Using the Trend Micro Vision One Workbench, you can easily see what threats were detected, attack techniques, and a prioritized list of risky devices and users. With Trend Micro Vision One, we ran a public proof of concept (PoC) available online exploiting the ProxyLogon vulnerability. The above image shows the vulnerability detected and all the assets related to the alert for further investigation. Let’s take a deeper look:
The Potential Chopper Webshell Execution model triggers when the web shell is already present on the machine and is being used as a backdoor to run commands as SYSTEM on the Exchange Server using China Chopper.
The metrics provided by this model should be investigated carefully, since the ProxyLogon zero-day vulnerability was exploited in-the-wild, before Microsoft addressed the issue publicly. Microsoft has since taken things a step further by creating patches for out-of-support versions of Exchange. Overall, Microsoft released patches for 89 unique CVEs in March—14 of which were listed as Critical and 75 listed as Important in severity.
The above model triggers when a new web shell is created. You can see the path and name of the web shell.
This model is triggered when an attacker fetches the credentials using a command-line from within the memory using Mimikatz. Since the web shell runs as the SYSTEM user, an attacker can fetch the NT LAN Manager (NTLM) hashes of the logged-in users, create or delete accounts, and perform extensive post-exploitation activities on the Exchange Server.

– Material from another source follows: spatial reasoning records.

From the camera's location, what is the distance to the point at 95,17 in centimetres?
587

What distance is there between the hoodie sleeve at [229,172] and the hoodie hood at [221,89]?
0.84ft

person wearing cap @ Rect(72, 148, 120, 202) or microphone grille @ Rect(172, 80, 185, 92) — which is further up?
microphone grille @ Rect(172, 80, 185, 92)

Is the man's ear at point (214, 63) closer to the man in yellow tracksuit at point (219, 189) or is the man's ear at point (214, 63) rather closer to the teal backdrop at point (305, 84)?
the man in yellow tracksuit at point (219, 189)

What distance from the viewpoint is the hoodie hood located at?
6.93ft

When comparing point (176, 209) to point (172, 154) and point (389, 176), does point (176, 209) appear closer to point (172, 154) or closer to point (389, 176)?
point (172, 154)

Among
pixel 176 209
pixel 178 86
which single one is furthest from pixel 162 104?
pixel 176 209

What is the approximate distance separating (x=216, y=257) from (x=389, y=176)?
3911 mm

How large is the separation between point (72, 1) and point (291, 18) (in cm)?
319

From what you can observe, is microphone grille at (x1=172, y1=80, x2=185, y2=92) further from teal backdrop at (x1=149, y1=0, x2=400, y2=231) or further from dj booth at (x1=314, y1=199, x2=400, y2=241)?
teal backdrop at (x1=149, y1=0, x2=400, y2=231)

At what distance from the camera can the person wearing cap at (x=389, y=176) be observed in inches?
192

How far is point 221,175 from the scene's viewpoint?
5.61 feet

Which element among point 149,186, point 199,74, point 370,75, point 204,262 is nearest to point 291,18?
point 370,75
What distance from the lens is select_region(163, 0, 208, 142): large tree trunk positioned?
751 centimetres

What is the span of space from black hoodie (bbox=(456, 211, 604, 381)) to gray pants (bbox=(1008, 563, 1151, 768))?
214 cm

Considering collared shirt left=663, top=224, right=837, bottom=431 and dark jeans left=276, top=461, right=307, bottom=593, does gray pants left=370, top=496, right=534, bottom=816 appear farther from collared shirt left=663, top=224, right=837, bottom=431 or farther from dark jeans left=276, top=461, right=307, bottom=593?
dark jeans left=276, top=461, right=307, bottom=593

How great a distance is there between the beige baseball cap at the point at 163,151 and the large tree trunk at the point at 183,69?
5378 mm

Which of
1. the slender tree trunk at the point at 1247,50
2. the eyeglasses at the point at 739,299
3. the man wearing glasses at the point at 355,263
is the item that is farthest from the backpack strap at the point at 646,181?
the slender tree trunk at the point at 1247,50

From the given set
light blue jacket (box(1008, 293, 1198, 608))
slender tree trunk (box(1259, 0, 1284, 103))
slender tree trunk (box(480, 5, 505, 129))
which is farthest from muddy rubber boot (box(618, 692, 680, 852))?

The above event was triggered when we ran whoami from within the Chopper web shell. Since requests to the ASPX web shell are handled by the privileged w3wp.exe, an IIS Worker Process in the configured IIS application pool (Microsoft Exchange App pool) runs the commands in the context of NT Authority\SYSTEM user.
RCA Diagrams:
Conclusion
There is no silver bullet when it comes to cybersecurity but using solutions that bake into your development pipeline to provide security as early as possible is better than scrambling for patches after deployment. Quick and easy to deploy solutions like Trend Micro Cloud One and Trend Micro Vision One can provide you with SecOps-approved security from build-time to runtime without slowing you down. Imagine that!